La mort violente des trois Talé-Lama, prédécesseurs immédiats de celui qui règne aujourd’hui, a donné naissance, dans l’année 1844, à un événement, dont le Thibet, la Tartarie, la Chine même, se sont vivement préoccupés, et qui, à cause de son importance, mérite peut-être qu’on en dise ici quelque chose.

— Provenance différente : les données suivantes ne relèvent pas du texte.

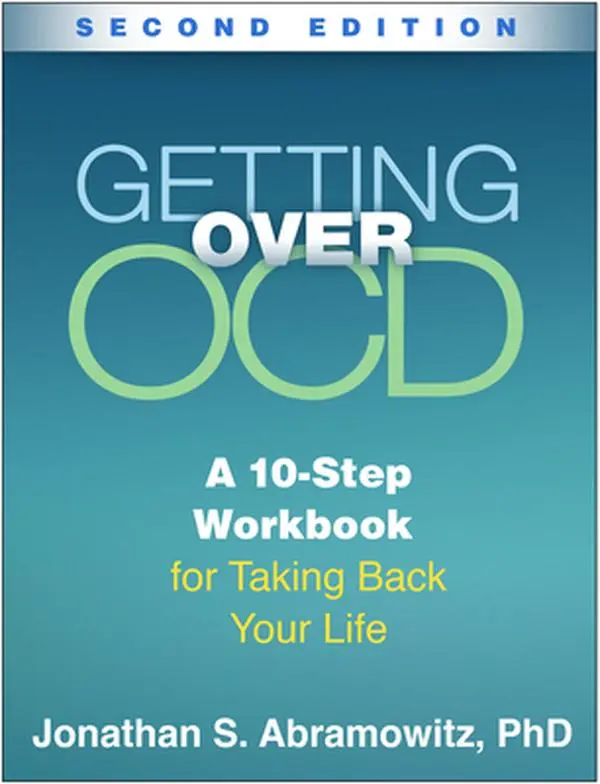 Getting Over Ocd: A 10-Step Workbook for Taking Back Your Life -- Jonathan S. Abramowitz - Paperback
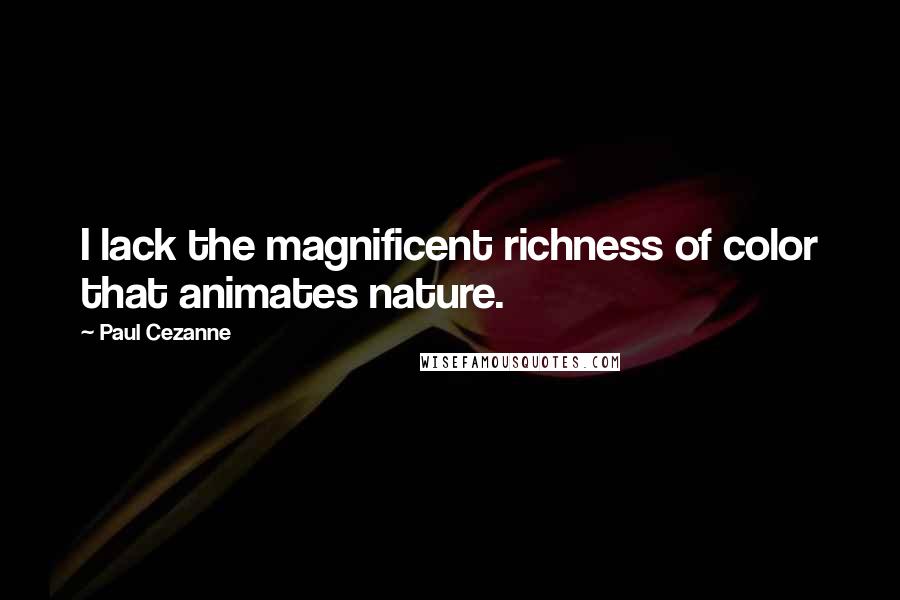 Paul Cezanne quotes: I lack the magnificent richness of color that animates nature.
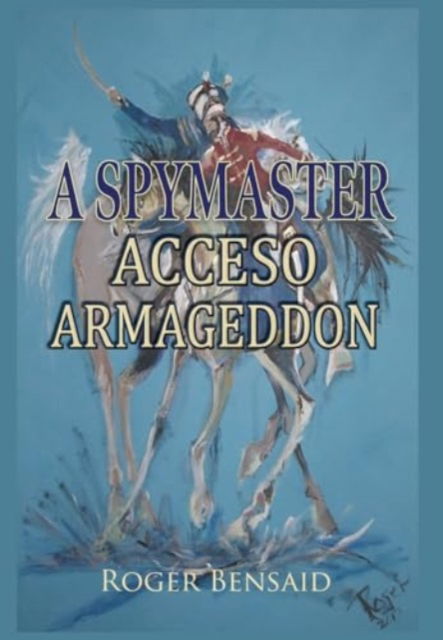 Cover for Roger Bensaid · A Spymaster: Accesso Armageddon (Hardcover Book) (2024)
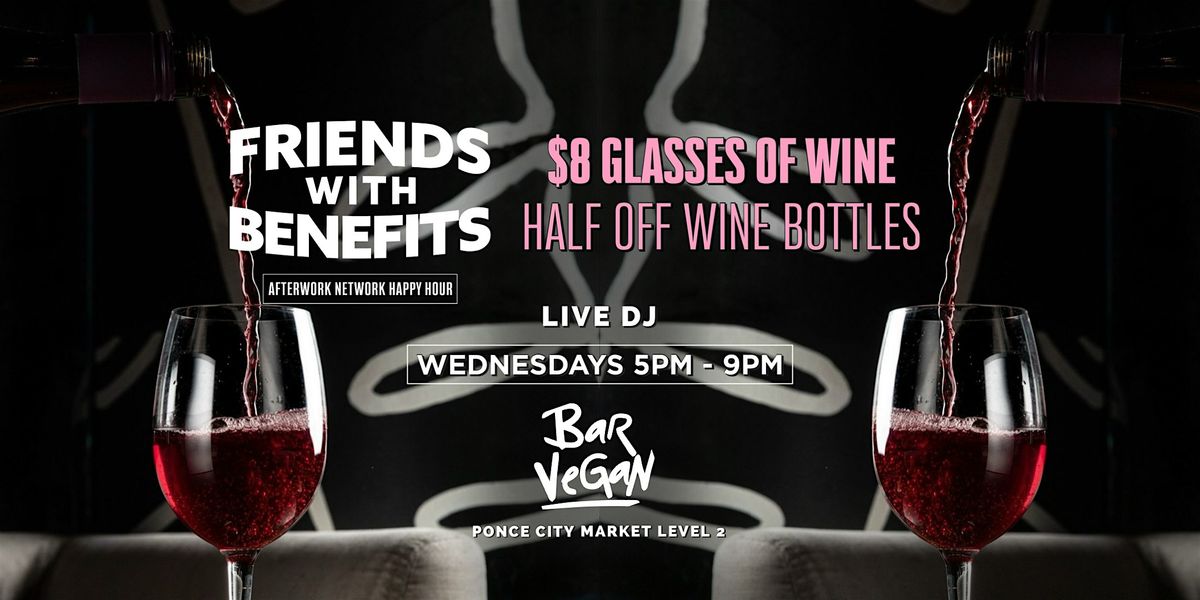Friends with Benefits Afterwork Network Mixer ❤️ | Event in Atlanta | AllEvents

Le phénomène inoui de trois Talé-Lama morts successivement à la fleur de leur âge, avait plongé la population de Lha-Ssa dans une morne consternation. Peu à peu, de sourdes rumeurs commencèrent à circuler : et bientôt on fit entendre publiquement les mots de crime et d’assassinat. La chose alla si loin, qu’on racontait, dans les rues de la ville et dans les lamaseries, toutes les circonstances de ces funestes événements. On disait que le premier Talé-Lama avait été étranglé, le second écrasé par la toiture de sa chambre à coucher, et le troisième empoisonné avec ses nombreux parents, qui étaient venus s’établir à Lha-Ssa. Le Lama supérieur de la grande lamaserie de Kaldan, qui était très-dévoué au Talé-Lama, avait aussi subi le même sort. La voix publique désignait le Nomekhan comme auteur de tous ces attentats. Les quatre ministres n’en doutaient nullement, et connaissaient toute la vérité: mais ils se trouvaient dans l’impuissance de venger la mort de leur souverain ; ils étaient trop faibles pour lutter contre le Nomekhan qui était soutenu par des amis nombreux et puissants.